今年の夏のポーランドの旅で訪ねた場所のひとつに、南部ヤスウォがあります。
ここは、ヘーゼル(ハシバミ)の枝をつかったかご作りが盛んだった場所。郊外にはヘーゼルの森が広がり、かつては200軒もの家が、かごづくりを生業としていたそうです。
今では、専業の職人として活躍しているのはわずか数名とのこと。そのお一人に、今も村人たちで共同管理しているという森に案内してもらいました。

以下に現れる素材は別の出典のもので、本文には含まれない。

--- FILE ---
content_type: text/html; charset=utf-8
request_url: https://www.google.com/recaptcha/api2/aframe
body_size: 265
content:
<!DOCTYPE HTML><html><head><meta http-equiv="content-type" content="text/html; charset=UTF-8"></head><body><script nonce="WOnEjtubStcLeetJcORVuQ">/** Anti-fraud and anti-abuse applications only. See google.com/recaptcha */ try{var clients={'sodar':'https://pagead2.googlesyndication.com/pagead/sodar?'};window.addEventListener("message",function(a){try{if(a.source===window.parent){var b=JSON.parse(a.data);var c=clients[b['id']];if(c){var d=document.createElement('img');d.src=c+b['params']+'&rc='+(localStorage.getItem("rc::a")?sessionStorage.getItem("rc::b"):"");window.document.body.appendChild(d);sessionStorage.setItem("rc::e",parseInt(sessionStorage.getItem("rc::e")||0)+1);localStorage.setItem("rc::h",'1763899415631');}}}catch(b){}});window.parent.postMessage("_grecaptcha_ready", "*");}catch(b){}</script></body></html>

そこは、さまざまな広葉樹と針葉樹が混じりあう天然の森。訪れたのは夕方でしたが、適度に人の手が入った里山の明るさを感じました。
道のそこここに、ほこらのような小さな礼拝所が設けられていて、大切にされている場所だということが伝わってきます。
かご作りに使うヘーゼル素材は、モミやトウヒなど針葉樹の間に育っているものが特に良質なのだそう。植樹をする必要はなく、自然と芽吹くものだけでこと足りるという恵まれた環境です。
木全体を切り倒すのではなく、株になって伸びる1、2年目の若い枝だけを使うため、木の適度な手入れにもなっています。
切り出した若枝は、数日間乾燥させた後、専用の窯で20分ほど蒸し焼きにし、表皮をはがしてへぎ材にします。
職人さんの手とわずかな道具だけで、どんどん編みあがっていく乳白色のかごは、軽いのにとても頑丈。コロンとしたかわいらしいたたずまいが印象的です。
ヘーゼル素材は、すこしマットな色合いが特徴。経年により、色は徐々に濃く変化していきます。
山仕事や農作業に、様々な生活道具の運搬に、この地域の人々の暮らしを支えてきた伝統のかご。ポーランドでも貴重なかごに出会えた、うれしい旅となりました。